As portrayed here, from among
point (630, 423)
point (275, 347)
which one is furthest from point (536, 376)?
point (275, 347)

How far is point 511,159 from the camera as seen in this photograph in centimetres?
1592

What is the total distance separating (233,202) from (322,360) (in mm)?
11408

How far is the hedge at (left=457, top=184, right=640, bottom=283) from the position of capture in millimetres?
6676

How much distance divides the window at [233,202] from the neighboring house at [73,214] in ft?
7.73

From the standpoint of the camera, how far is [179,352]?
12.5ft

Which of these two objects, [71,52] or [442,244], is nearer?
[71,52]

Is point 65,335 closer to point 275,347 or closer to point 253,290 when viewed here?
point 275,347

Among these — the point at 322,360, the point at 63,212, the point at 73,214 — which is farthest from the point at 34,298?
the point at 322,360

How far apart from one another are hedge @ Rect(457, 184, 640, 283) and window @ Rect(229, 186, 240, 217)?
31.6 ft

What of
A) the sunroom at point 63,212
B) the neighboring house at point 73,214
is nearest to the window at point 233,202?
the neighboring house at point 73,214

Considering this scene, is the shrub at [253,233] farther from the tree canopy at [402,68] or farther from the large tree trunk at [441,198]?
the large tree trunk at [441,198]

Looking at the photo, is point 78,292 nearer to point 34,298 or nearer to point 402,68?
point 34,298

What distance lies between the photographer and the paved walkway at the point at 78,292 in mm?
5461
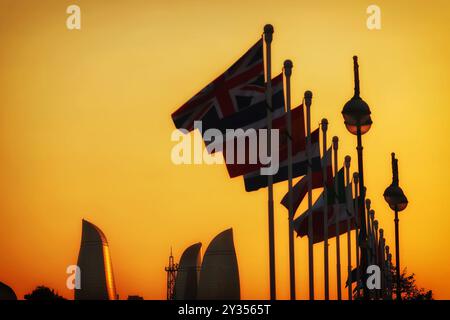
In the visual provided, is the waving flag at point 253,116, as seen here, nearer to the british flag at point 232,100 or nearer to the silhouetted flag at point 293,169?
the british flag at point 232,100

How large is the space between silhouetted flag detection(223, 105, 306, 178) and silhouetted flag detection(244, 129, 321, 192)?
0.97 ft

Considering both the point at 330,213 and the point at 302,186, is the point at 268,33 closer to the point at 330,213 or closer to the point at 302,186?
the point at 302,186

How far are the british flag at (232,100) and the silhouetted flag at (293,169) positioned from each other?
198 cm

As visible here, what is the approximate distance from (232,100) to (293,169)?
699 cm

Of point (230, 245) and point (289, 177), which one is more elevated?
point (230, 245)

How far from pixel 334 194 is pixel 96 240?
42845 millimetres

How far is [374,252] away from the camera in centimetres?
9938

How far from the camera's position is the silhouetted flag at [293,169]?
4688 centimetres

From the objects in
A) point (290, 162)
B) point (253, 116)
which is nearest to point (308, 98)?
point (290, 162)

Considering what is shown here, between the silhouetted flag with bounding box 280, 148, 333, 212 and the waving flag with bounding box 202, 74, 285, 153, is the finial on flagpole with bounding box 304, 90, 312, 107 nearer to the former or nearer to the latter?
the silhouetted flag with bounding box 280, 148, 333, 212

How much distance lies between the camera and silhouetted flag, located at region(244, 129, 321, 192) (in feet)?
154

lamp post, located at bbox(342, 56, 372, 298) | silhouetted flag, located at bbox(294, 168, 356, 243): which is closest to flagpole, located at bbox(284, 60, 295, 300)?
lamp post, located at bbox(342, 56, 372, 298)
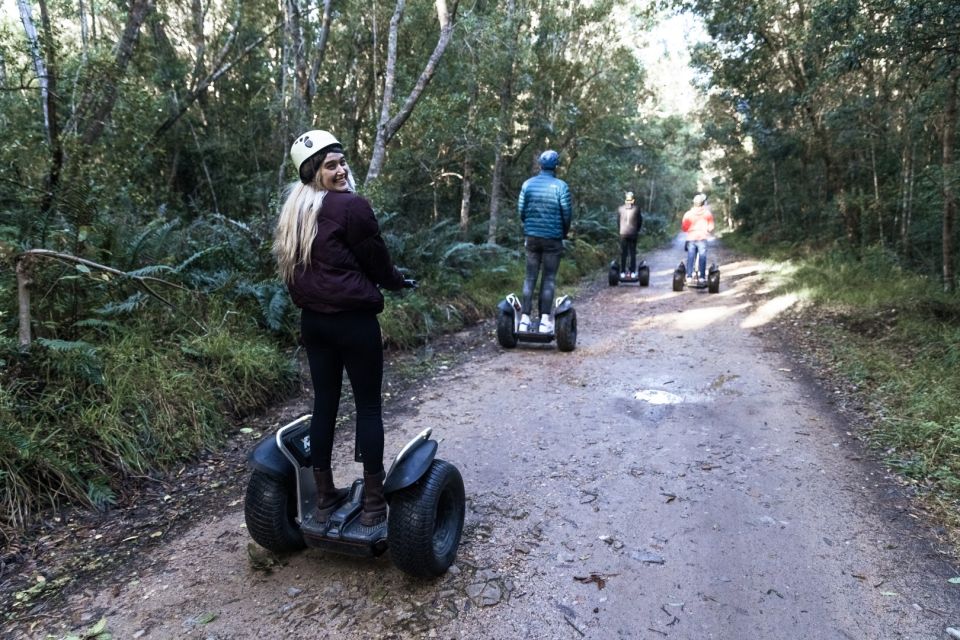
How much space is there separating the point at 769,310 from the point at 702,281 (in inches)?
99.7

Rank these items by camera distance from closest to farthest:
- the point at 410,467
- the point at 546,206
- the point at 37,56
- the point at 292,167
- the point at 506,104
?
the point at 410,467 → the point at 37,56 → the point at 546,206 → the point at 292,167 → the point at 506,104

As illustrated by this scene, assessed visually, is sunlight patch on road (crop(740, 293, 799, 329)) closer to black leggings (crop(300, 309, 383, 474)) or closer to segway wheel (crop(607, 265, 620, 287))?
segway wheel (crop(607, 265, 620, 287))

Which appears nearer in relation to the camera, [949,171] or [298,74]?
[949,171]

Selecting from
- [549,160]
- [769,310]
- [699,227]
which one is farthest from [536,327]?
[699,227]

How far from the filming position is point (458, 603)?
2.70 m

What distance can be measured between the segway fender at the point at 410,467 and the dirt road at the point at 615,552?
563 mm

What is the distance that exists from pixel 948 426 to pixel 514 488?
340 centimetres

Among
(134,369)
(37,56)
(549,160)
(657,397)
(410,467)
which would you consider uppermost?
(37,56)

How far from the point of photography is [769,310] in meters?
9.74

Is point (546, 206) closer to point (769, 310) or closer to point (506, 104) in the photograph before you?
point (769, 310)

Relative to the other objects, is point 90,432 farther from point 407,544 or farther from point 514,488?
point 514,488

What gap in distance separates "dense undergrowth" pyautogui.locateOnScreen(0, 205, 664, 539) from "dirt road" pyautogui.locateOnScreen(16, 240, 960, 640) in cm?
100

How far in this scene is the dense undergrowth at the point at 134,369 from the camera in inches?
145

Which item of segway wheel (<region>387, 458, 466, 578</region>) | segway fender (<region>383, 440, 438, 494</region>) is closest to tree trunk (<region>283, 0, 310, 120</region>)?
segway fender (<region>383, 440, 438, 494</region>)
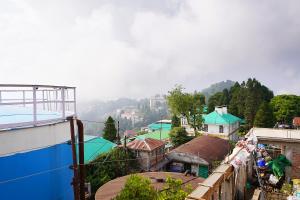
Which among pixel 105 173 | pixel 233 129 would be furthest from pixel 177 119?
pixel 105 173

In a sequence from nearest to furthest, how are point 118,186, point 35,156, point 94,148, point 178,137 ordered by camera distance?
point 35,156 < point 118,186 < point 94,148 < point 178,137

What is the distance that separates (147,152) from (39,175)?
18403 millimetres

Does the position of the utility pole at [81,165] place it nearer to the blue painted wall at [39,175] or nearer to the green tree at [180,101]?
the blue painted wall at [39,175]

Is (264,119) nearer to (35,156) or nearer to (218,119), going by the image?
(218,119)

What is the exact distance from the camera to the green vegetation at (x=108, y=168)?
17.8m

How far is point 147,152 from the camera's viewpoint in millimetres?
23547

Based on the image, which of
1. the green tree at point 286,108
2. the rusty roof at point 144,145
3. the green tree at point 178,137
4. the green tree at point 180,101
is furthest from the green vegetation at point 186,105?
the green tree at point 286,108

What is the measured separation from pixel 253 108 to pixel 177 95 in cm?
1939

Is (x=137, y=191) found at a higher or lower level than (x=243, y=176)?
lower

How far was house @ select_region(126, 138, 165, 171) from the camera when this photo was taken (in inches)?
925

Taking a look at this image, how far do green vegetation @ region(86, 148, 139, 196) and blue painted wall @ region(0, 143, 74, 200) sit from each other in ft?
33.2

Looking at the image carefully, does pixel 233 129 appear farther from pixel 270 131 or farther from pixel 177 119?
pixel 270 131

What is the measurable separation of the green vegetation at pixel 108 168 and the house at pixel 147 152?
2.77ft

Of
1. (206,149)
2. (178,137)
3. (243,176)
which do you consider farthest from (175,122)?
(243,176)
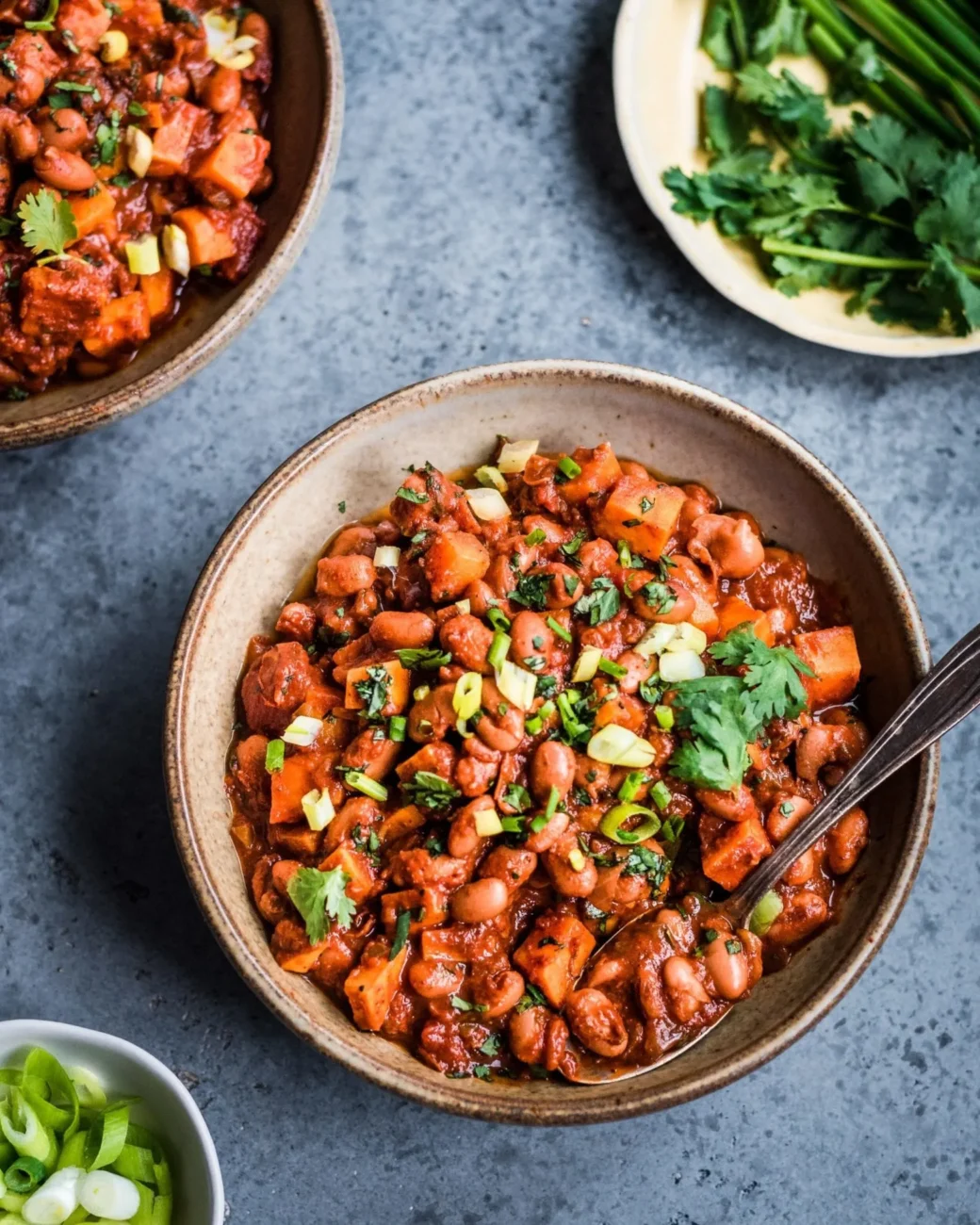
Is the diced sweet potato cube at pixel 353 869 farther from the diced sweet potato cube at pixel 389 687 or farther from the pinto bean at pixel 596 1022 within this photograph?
the pinto bean at pixel 596 1022

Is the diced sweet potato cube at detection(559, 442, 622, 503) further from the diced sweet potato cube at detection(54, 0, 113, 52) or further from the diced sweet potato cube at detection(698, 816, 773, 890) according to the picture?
the diced sweet potato cube at detection(54, 0, 113, 52)

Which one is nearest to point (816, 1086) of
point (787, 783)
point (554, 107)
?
point (787, 783)

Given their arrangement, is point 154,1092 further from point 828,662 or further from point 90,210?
point 90,210

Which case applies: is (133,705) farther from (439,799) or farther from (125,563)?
(439,799)

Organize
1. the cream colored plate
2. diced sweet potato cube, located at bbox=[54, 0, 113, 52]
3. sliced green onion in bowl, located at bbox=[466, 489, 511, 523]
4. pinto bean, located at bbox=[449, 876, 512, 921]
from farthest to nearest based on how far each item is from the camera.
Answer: the cream colored plate, diced sweet potato cube, located at bbox=[54, 0, 113, 52], sliced green onion in bowl, located at bbox=[466, 489, 511, 523], pinto bean, located at bbox=[449, 876, 512, 921]

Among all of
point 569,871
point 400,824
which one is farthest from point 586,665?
point 400,824

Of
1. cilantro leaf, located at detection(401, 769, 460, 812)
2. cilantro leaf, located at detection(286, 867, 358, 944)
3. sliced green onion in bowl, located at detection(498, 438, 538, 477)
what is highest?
sliced green onion in bowl, located at detection(498, 438, 538, 477)

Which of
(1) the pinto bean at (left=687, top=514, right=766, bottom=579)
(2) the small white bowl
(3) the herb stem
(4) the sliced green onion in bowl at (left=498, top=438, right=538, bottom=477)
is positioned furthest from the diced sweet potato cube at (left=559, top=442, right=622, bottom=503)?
(2) the small white bowl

> _WHAT YOU SHOULD DO_: Extract the lines above from the one containing "Which one is nearest to point (816, 1086) of" to the last line, both included, exactly as written.

> _FINAL RESULT_:
Which one is nearest to point (816, 1086) of
point (787, 783)
point (554, 107)
?
point (787, 783)

Given their arrangement, is point 154,1092 further from point 828,662 or further from point 90,210?
point 90,210

Which case applies: is (133,705) farther from (439,799) or farther from (125,563)?
(439,799)

Organize
1. the cream colored plate
2. diced sweet potato cube, located at bbox=[54, 0, 113, 52]
3. sliced green onion in bowl, located at bbox=[466, 489, 511, 523]
4. pinto bean, located at bbox=[449, 876, 512, 921]
from farthest to nearest based on how far each item is from the camera.
Answer: the cream colored plate, diced sweet potato cube, located at bbox=[54, 0, 113, 52], sliced green onion in bowl, located at bbox=[466, 489, 511, 523], pinto bean, located at bbox=[449, 876, 512, 921]

Among all of
point 569,871
point 400,824
which one is farthest from point 586,665?
point 400,824

Of
1. cilantro leaf, located at detection(401, 769, 460, 812)
2. cilantro leaf, located at detection(286, 867, 358, 944)
3. sliced green onion in bowl, located at detection(498, 438, 538, 477)
what is highest?
sliced green onion in bowl, located at detection(498, 438, 538, 477)

Which of
(1) the pinto bean at (left=687, top=514, right=766, bottom=579)
(2) the small white bowl
(3) the herb stem
(4) the sliced green onion in bowl at (left=498, top=438, right=538, bottom=477)
is positioned furthest from the diced sweet potato cube at (left=559, top=442, right=622, bottom=503)?
(2) the small white bowl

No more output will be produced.